— TASK BRIEF —
Could you write out the Chicago history text between "Early Chicago" and "demolished in 1857.", inclusive, replacing "trader" with "merchant"?

— TEXT PASSAGE —
The City understands that Tribes are sovereign Nations and should have the first voice in acknowledging their historical and contemporary presence on this land. If your Tribe would like to see changes, please reach out to us for comments.
Early Chicago
Chicago’s first permanent non-indigenous resident was a trader named Jean Baptiste Point du Sable, a free black man from Haiti whose father was a French sailor and whose mother as an African slave, he came here in the 1770s via the Mississippi River from New Orleans with his Native American wife, and their home stood at the mouth of the Chicago River. In 1803, the U.S. government-built Fort Dearborn at what is now the corner of Michigan Avenue and Wacker Drive (look for the bronze markers in the pavement). It was destroyed in 1812 following the Battle of Fort Dearborn, rebuilt in 1816, and permanently demolished in 1857.
A Trading Center
Incorporated as a city in 1837, Chicago was ideally situated to take advantage of the trading possibilities created by the nation’s westward expansion. The completion of the Illinois & Michigan Canal in 1848 created a water link between the Great Lakes and the Mississippi River, but the canal was soon rendered obsolete by railroads. Today, 50 percent of U.S. rail freight continues to pass through Chicago, even as the city has become the nation’s busiest aviation center, thanks to O’Hare and Midway International airports.
The Great Fire of 1871
As Chicago grew, its residents took heroic measures to keep pace. In the 1850s, they raised many of the streets five to eight feet to install a sewer system – and then raised the buildings, as well. Unfortunately, the buildings, streets and sidewalks were made of wood, and most of them burned to the ground in the Great Chicago Fire of 1871. The Chicago Fire Department training academy at 558 W. DeKoven St. is on the site of the O’Leary property where the fire began. The Chicago Water Tower and Pumping Station at Michigan and Chicago avenues are among the few buildings to have survived the fire.
“The White City”
Chicago rebuilt quickly. Much of the debris was dumped into Lake Michigan as landfill, forming the underpinnings for what is now Grant Park, Millennium Park and the Art Institute of Chicago. Only 22 years later, Chicago celebrated its comeback by holding the World’s Columbian Exposition of 1893, with its memorable “White City.” One of the Exposition buildings was rebuilt to become the Museum of Science and Industry. Chicago refused to be discouraged even by the Great Depression. In 1933 and 1934, the city held an equally successful Century of Progress Exposition on Northerly Island.

— SOURCE DATA —
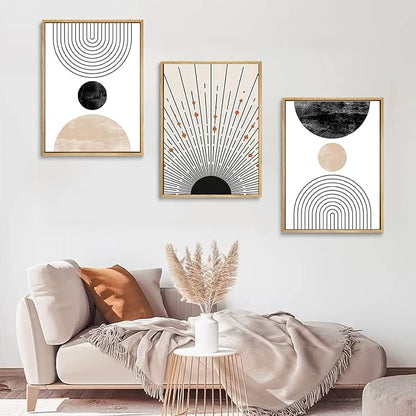 LOARTVE 3Pcs Beige Boho Wall Art Mid Century Modern Wall Decor Pictures Neutral Abstract Geometric Line Minimalist Canvas Posters Prints for Living Room Bedroom Office Home Decoration Unframed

— TASK RESULT —
Early Chicago
Chicago’s first permanent non-indigenous resident was a merchant named Jean Baptiste Point du Sable, a free black man from Haiti whose father was a French sailor and whose mother as an African slave, he came here in the 1770s via the Mississippi River from New Orleans with his Native American wife, and their home stood at the mouth of the Chicago River. In 1803, the U.S. government-built Fort Dearborn at what is now the corner of Michigan Avenue and Wacker Drive (look for the bronze markers in the pavement). It was destroyed in 1812 following the Battle of Fort Dearborn, rebuilt in 1816, and permanently demolished in 1857.